And so I believe we are torn. Our hearts tell us that not everything is in our control, and that sometimes we must rely on a higher power. Society messages that we simply need to google up the answers to our problems. And all too often, with the distractibility of modern life, society wins the day and we don't cry out to God for help.
What are we to do? How can we return to our baby's cry? I believe we taught ourselves the answer just two summers ago. Three Israeli boys went missing, and we asked God as a community to bring back our boys. We prayed for the kids, the mothers, the fathers and the Jewish people. And while our prayers were not answered in the way we had hoped, we did teach ourselves an incredibly powerful lesson: when we face a communal crisis, the instinct to band together and sound a desperate cry is alive and well.
In truth, it's not only in our personal lives that we wonder about our fates. The future of Western European Jewry hangs in the balance just seventy years after the Holocaust. Mothers and fathers throughout Israel are still afraid to send their children to school; the spate of Palestinian stabbings has not fully subsided. Anyone following the political circus that is the current presidential election cycle, whatever her political persuasion, cannot help but ask fundamental questions about the future of civil society and Western democracy. There is much that worries us and that is worthy of tefilla be'et tzara, prayer in times of crisis.
And so if someone were to ask me how I might better help myself to pray, I would answer that tefilla is like blowing the shofar during Mussaf. At first glance the shofar is a distraction from prayer, but upon closer examination, is its essence. The same is true of all the distractions that flood our minds during prayer and other times.
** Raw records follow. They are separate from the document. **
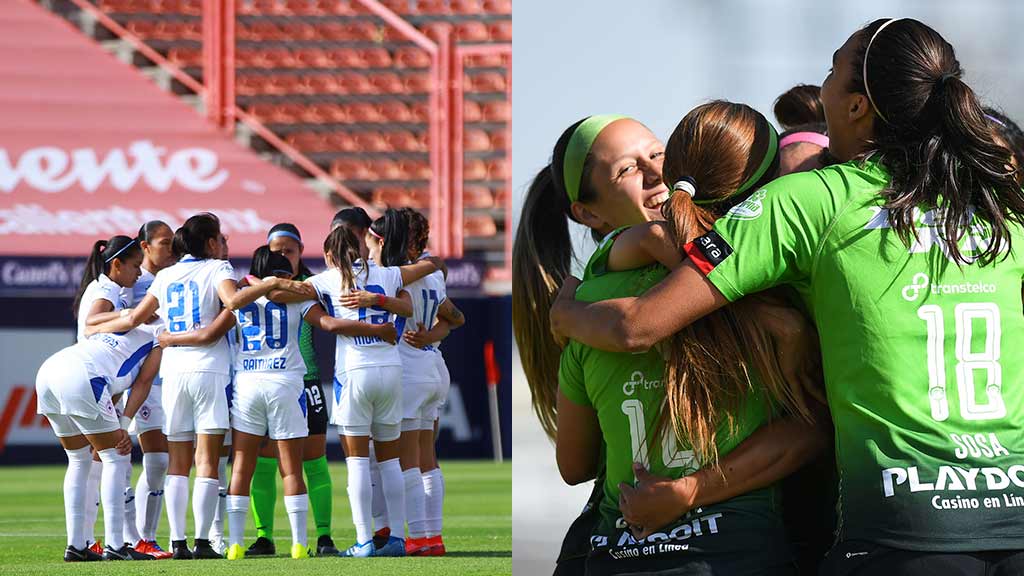 Dónde ver EN VIVO el Cruz Azul vs Juárez de la Liga MX Femenil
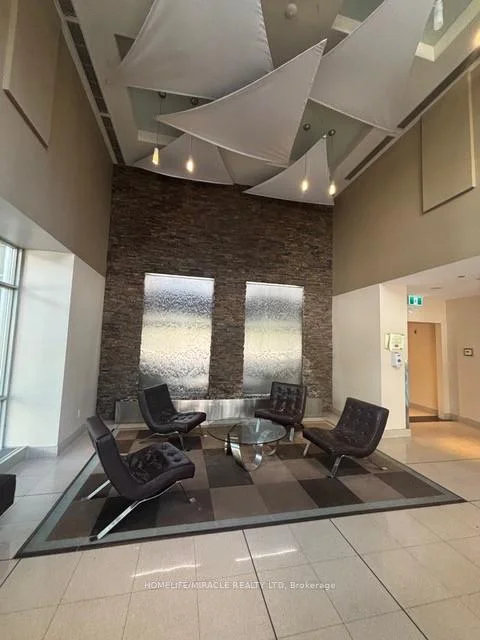 Photo 5 of Unit 1601, 35 Mariner Terrace, Toronto, Waterfront Communities — HOMEH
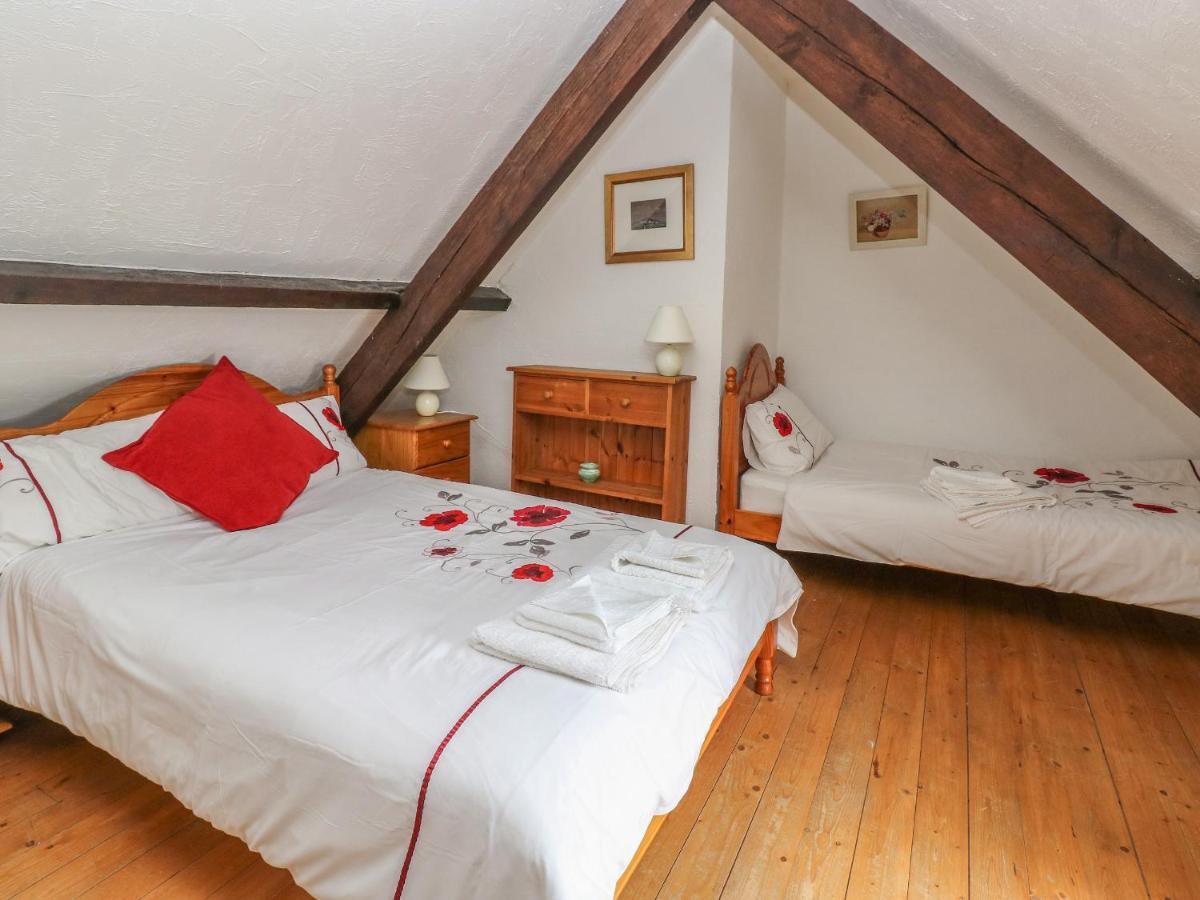 Heather Cottage Milford Haven Bagian luar foto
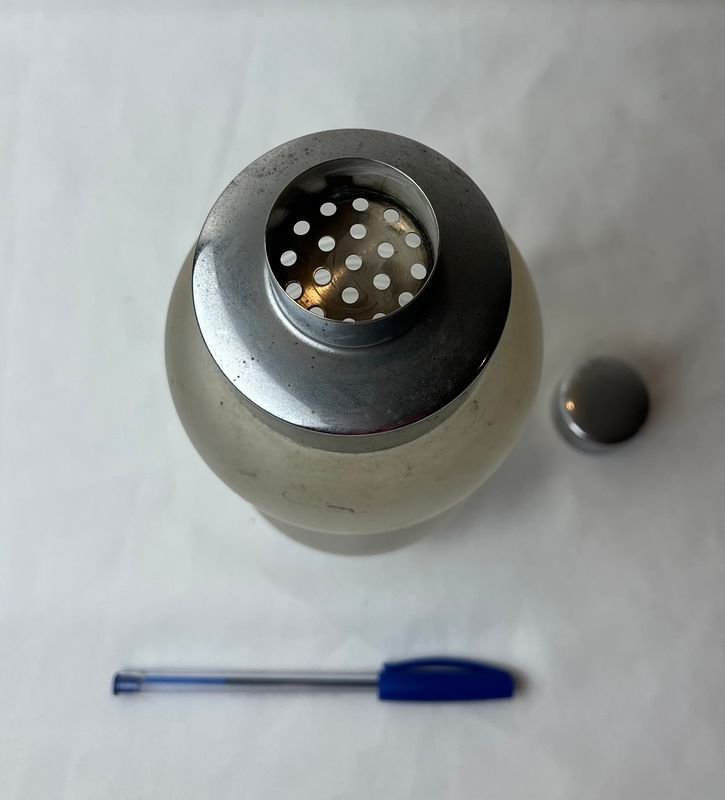 Cocktelera de Plástico y Metal - imagen 4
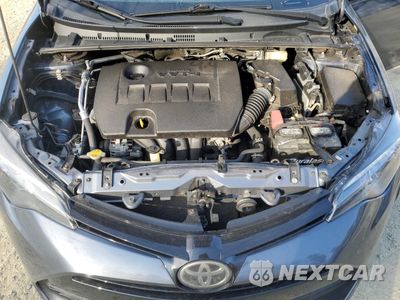 Zdjęcie 11 z 13 samochodu: 2017 TOYOTA COROLLA L VIN:2T1BURHE5HC756927 - miniatura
At first glance they are mere distractions from prayer. And in truth, it is impossible to focus on any one item while we are mentally torn in any number of directions. Still, those stray thoughts are not distractions from prayer; they are the very stuff of prayer. If we can manage to push aside many of those thoughts but hold onto that one concern deeply weighing on us, we can control that fear and redirect it heavenward.
As we are about to hear the shofar and embark upon Mussaf, I'm hoping to try this out, and I invite you to join me. I'll be trying to take just thirty seconds to focus on something really troubling me, and to turn that to God. I hope you'll try it out as well.
I recently read an article entitled “Dare to Be Desperate: A Sign of Spiritual Health and Mature Faith.” This year, let's dare to be a bit more desperate by transforming our worries into prayers that pierce the heavens. By doing so we will hopefully experience a more meaningful and connected tefilla experience. In that merit, may God respond positively to all our requests for the coming year.